Kamuoyunu meşgul eden “gündem maddeleri” sürekli değiştiği halde; değişmeyen bir maddemiz var: Kanunsuz başörtüsü yasağı.
Yasağı muhkemleştirmek için alınan 28 Şubat kararlarına rağmen bu konu, gündemdeki yerini korumuş, üstelik yasağın haksızlığını Avrupa Parlamentosu da kabul etmiştir. Hazırlanan son ‘Türkiye Raporu’nda yasağın sona ermesi için Türkiye’ye çağrı bile yapıldı. (Yeni Asya, 6 Eylül 2006).
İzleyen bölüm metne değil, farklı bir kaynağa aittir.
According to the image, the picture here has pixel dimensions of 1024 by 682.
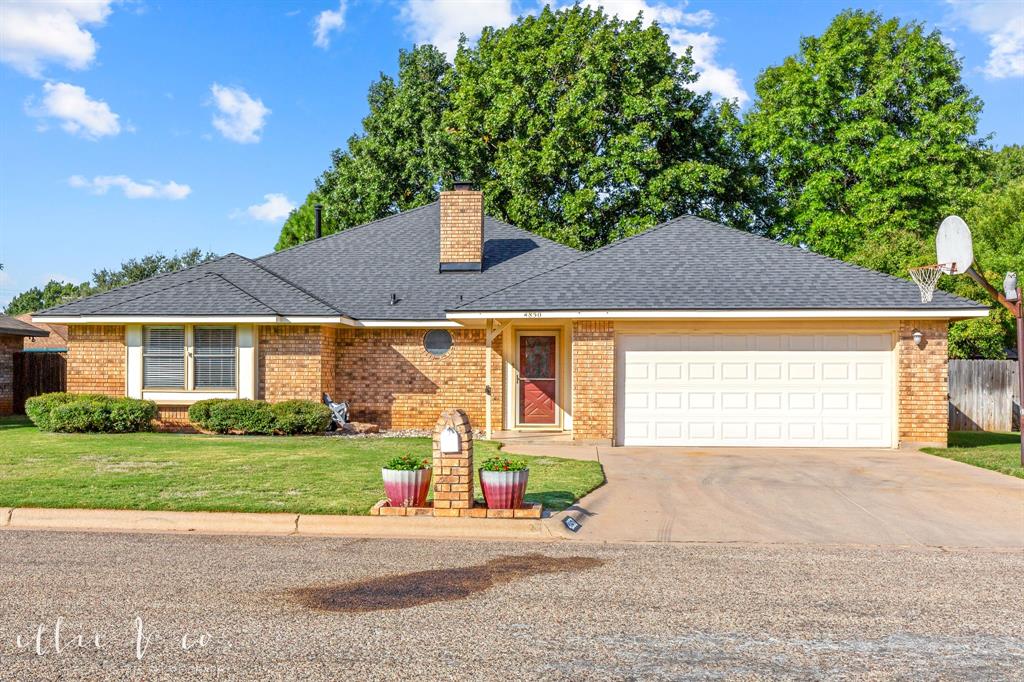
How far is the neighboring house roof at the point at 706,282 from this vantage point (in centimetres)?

Yasakçılar, ‘Bu tartışma bitti, artık başörtüsü talebi bir daha gündeme gelmez, gelemez’ dedikçe şartlar aleyhlerinde ittifak ediyor. Muhtemeldir ki bundan sonra değişik uluslar arası toplantı ve görüşmelerde bu konu sıklıkla gündeme gelecek ve Türkiye tarafının önüne ‘sorun’lardan biri olarak konacaktır. Geçtiğimiz yıllarda, BM CEDAW toplantısında dönemin Kadın ve Aileden Sorumlu Devlet Bakanı Güldal Akşit’in önüne konulduğu gibi...
Üniversitelerdeki kayıt dönemiyle birlikte “Türkiye’nin önünü tıkayan ve ufkunu karartan kanunsuz başörtüsü yasağı” yeniden gündeme geldi. Yasağın devamını savunanlar, bu defa ‘peruk’a da tahammül edemediler. Tabiî ‘peruk’ başörtüsünün yerini tutmaz. Ancak yasakçıların bu tavrı, ne kadar hoşgörüsüz ve hazımsız olduklarını göstermesi bakımından ilginçtir.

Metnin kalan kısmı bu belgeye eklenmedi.